Jonathan galvanized the remnants of his musculature, and shot forwards, skipping along stepping stones of purple fire. Slothari’s wings erupted into a frenzy, and sent her through the sound barrier, and towards Jonathan. Her fists flashed out, and he barely deflected them, landing a hit of his own. Normally his weakened state would have been no match for the potent circle lord, but she was on her last legs too.
A bone broke beneath his strike, and he summoned his mana to his hands, sending a drill of azure energy into his foe. It was a callback to his first days in the Hells, and a slight tinge of nostalgia crossed his psyche as he used the technique. He had grown so much since then, but there was still far more to learn, and far further to go.
Slothari reeled, and Jonathan struck again, but this time his hand was caught. Slothari twisted his wrist around and flipped him off his elemental construct. Then her elbow descended, wreathed in green fire. His armor warped before it, letting the strike hit his abdomen, which had already been torn apart by the sword of Slothari’s Nephilim form. It opened up again, and blood spurted out coating Slothari’s remaining arm. Jonathan let out a gurgle of pain, and focused his Rune of Vengeance into his right fist, focusing on its conceptual nature. Divinity spiraled down into it, and he punched, just as Slothari prepared to behead him with an overhand chop.
His fist sank into her sternum, and he let his remaining Divinity loose. A flare of red flame tore into Slothari’s body, carrying her backwards. Her wounds were points of ingress for the caustic flame of Jonathan’s rune, and it rampaged through her body. Gouts of fire shot out of her orifices, and her wings stopped beating. Before she could fall, Jonathan caught her with a plate of elemental light, and coaxed his failing body and elemental power into motion, preparing his stamina for one final strike. It all came down to this.
Chapter 38
Slothari glared up at him, hatred burning in her eyes as she struggled to move the flesh of her latest form, battered and broken from the battle. Even though Jonathan was hardly in a better state, she wasn’t used to being weakened. All of the battles she had been involved in had ended in complete victory for herself, with barely any struggle. Against someone like Arkanon, perhaps she would have been pressed slightly, but as it was, Jonathan was the first person in eons to bring her down to such a lowly state.
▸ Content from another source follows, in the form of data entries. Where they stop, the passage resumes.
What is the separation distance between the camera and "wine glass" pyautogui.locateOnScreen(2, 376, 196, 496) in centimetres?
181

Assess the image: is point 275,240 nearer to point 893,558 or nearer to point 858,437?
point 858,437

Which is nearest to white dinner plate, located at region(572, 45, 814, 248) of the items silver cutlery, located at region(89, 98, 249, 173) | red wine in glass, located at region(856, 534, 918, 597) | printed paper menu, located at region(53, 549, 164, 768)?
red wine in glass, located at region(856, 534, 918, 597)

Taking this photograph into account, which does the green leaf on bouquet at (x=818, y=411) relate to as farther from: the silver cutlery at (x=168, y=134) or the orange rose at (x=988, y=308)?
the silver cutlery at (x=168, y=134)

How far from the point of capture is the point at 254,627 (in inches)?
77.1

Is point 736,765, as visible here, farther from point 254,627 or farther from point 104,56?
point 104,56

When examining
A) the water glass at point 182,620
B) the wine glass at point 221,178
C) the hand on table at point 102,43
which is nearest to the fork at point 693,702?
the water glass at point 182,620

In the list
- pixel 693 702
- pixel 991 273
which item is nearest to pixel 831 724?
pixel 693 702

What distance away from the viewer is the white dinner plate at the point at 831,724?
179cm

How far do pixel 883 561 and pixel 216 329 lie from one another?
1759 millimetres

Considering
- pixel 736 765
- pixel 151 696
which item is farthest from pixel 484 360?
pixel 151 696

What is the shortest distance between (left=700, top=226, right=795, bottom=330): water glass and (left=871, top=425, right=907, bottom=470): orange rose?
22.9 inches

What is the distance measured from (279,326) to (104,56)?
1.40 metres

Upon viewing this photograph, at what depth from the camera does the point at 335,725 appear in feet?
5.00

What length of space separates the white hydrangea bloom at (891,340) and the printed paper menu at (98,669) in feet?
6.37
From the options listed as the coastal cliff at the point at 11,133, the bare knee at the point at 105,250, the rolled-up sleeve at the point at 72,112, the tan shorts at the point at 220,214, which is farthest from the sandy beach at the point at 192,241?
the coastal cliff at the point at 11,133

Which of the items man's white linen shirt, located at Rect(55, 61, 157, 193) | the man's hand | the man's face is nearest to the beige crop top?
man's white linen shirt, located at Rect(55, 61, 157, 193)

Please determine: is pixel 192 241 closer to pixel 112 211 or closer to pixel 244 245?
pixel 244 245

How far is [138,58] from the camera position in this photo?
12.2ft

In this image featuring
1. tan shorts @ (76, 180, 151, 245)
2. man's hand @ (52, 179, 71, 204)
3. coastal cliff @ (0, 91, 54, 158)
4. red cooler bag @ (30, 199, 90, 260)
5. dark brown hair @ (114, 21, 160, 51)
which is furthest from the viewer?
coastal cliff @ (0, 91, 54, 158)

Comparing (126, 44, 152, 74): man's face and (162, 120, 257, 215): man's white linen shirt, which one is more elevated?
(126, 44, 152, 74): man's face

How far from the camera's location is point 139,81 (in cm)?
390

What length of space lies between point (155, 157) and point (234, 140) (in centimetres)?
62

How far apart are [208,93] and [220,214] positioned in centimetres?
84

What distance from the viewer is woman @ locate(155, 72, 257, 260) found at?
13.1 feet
“What a monster…” She whispered softly, as her hands lengthened into claws tipped with a virulent emerald poison. The world darkened as he loosed her elemental domain, the pure energy of mutation changing her body, fighting to realign broken bones and patch up pulverized flesh.
As she worked, she watched her foe traversing the thermals before her, his unique method of flight conveying him at speeds that could hardly be called impressive. He was at the end of his rope, but going by the steely gaze she could feel on her, even through his banged up helmet, he was still in the fight.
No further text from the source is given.